I've known the joy of preparing to qualify, of leveling up with magic mushrooms, of speeding the flight of an angry bird. Yet video games often leave me feeling stale and restless. Shouldn't I be outgrowing these electronic entanglements? When one of my sons catches me playing a game on my iPhone, I think of the old-school Princeton basketball coach, Pete Carril, who disliked seeing his players eat candy. Here's the line from a Sports Illustrated profile: "He would wince when he saw a member of his team eating candy. Kids eat candy; he wanted his players to be men, and men drink beer."
+10 Pole Position reference.
-5 Gratuitous mention of family.
The game theorist Jane McGonigal, in her new book, Reality Is Broken, advises me to eat candy and eat it without shame. My editor asked me to say a bit more about who McGonigal is, but I couldn't really pin her down. She seems to be one of those lucky people who delivers keynote addresses at prestigious conferences and thinks about the future for a living—near Stanford. * Let's call her a Keynotist. Anway, my desire to play games makes perfect sense, she argues, because games offer structured environments, clear goals, and instant feedback on success or failure. The real world is uninspiring and dull in contrast. We rarely have the chance to feel heroic when working at our jobs or going about our daily business. "We are starving, and our games are feeding us," McGonigal writes.
+5 Decent quote.
-10 Lame word-coinage.

___

◆ Exercises to complete:
1. Answer these questions using the video game essay:
(a) Which Princeton basketball coach disliked seeing his players eat candy?
(b) What is the title of Jane McGonigal's new book?
(c) According to McGonigal, what three things do games offer?
2. Render this sentence from the video game essay in Spanish: "The real world is uninspiring and dull in contrast."
The listing is separate material, unrelated to the video game essay.

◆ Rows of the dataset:
___

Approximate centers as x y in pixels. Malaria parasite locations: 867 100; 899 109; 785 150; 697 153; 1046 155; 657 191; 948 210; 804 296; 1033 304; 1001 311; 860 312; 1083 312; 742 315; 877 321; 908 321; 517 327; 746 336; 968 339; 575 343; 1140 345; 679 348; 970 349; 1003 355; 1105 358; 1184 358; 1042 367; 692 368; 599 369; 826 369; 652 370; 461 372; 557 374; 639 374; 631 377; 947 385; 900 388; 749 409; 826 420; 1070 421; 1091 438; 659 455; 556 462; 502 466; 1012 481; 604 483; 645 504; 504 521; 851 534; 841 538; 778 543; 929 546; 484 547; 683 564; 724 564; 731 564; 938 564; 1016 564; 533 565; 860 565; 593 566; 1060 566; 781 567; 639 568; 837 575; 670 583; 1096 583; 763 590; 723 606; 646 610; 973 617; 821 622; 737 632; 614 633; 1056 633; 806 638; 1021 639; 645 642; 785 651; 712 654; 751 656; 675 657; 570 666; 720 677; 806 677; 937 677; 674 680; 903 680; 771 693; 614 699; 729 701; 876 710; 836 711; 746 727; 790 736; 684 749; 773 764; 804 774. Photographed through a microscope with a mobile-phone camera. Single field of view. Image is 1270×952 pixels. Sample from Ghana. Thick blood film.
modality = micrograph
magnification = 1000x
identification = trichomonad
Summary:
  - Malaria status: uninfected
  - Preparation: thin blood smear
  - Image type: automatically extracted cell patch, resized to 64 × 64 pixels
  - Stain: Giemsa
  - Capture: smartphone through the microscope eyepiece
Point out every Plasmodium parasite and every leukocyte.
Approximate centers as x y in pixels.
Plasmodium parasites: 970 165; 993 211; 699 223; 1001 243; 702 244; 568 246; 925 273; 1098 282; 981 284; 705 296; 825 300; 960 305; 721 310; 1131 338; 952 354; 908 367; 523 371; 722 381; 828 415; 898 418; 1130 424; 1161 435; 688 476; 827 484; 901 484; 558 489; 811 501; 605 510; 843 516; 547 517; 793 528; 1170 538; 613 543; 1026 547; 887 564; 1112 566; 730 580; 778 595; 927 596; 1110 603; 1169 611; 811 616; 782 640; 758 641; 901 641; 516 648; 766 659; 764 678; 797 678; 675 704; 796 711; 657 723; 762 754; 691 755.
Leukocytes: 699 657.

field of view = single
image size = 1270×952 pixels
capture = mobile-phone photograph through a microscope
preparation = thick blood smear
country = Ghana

___

◆ Answers given:
1.
(a) Pete Carril
(b) Reality Is Broken
(c) Structured environments, clear goals, and instant feedback on success or failure

2. En contraste, el mundo real es poco inspirador y aburrido.